I closed my eyes. I could imagine my mother-in-law as if she were standing in the room with us, neat and trim in her widow’s sari and her round eyeglasses. Always gentle, always kind. I’m sorry, Saasuji.
I wiped roughly at my eyes, my nose. “You didn’t deserve your mother,” I said to Hari.
All at once, his eyes were aflame. “My mother always took your side. When we realized you were gone for good, she went to her jar and found you’d taken all the money and her herb pot. I thought she’d be angry, but she said, ‘Shabash.’ She thought I hadn’t heard her congratulating you, but I had. My Maa chose you!”
His tears were real; he wiped them with his palms.
It had never occurred to me that his mother had hoped I’d use the money. We never spoke about the beatings Hari gave me for being barren. Rarely had Hari hit me in the face, and my sari covered the bruises on my body. Only now was I remembering that when she treated women with a swollen face, she’d insist I prepare the poultice. Had she been showing me how to heal myself?
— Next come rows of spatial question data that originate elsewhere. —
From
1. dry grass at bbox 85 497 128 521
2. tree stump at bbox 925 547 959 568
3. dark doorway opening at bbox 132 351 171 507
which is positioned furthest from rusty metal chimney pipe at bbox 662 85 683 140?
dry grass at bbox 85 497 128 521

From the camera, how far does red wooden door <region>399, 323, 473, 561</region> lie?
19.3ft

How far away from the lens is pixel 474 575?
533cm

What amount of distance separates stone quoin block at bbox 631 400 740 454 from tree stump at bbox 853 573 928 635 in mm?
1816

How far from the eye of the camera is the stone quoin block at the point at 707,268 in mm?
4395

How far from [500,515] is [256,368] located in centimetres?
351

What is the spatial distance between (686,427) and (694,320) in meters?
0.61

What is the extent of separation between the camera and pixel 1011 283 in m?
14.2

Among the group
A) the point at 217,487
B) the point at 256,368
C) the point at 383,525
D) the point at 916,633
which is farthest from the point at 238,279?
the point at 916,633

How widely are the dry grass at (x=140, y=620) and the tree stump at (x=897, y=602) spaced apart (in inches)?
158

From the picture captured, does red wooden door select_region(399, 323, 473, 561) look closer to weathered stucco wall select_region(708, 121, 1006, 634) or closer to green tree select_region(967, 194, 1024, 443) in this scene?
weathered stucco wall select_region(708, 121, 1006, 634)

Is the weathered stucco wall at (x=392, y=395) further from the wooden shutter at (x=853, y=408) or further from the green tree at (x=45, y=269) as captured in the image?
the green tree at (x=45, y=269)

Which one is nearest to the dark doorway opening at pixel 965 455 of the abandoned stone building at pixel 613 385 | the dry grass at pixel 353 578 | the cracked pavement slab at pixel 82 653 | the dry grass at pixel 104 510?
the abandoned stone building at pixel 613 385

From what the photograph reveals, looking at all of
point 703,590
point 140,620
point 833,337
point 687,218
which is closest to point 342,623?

“You left me huddled on the floor with bruises every time you learned that my menses had come.” I could still remember how frightened I’d felt. “One day, I figured you’d go too far.”
He winced. “I’ve—I’ve tried to make amends.”
Well, this was a surprise. “How? By following me around town and taking my money?”
He started to speak, then stopped. Gingerly, he touched his forehead, feeling the bump there. “I help women who need help.”
“The pleasure girls?”
He heard the skepticism in my voice and shook his head. “You don’t believe me. That’s fine. I wouldn’t have believed me either ten years ago. Except...Maa taught me what she taught you, after you left. And I understood, at last, why those women sought her out. She was their last hope.”
He must have seen the shock on my face. He sighed.
“See, I knew about her sachets. It made me angry that men were being deprived of their children. Then you started helping her. And one night—you didn’t know—but I saw you drinking her tea. I was so...angry...and ashamed that you didn’t want my children. Then you...left, and Maa got ill.”
He stopped, passed a hand over his eyes. “A woman came to her for help. She was...bleeding from her womb.” He looked away. “Her husband had thrust a—a broom handle there because she had laughed at another man’s joke. She had lost so much blood...she was half-dead. Maa told me what to do, where to harvest the herbs we needed, how to relieve the woman’s pain.”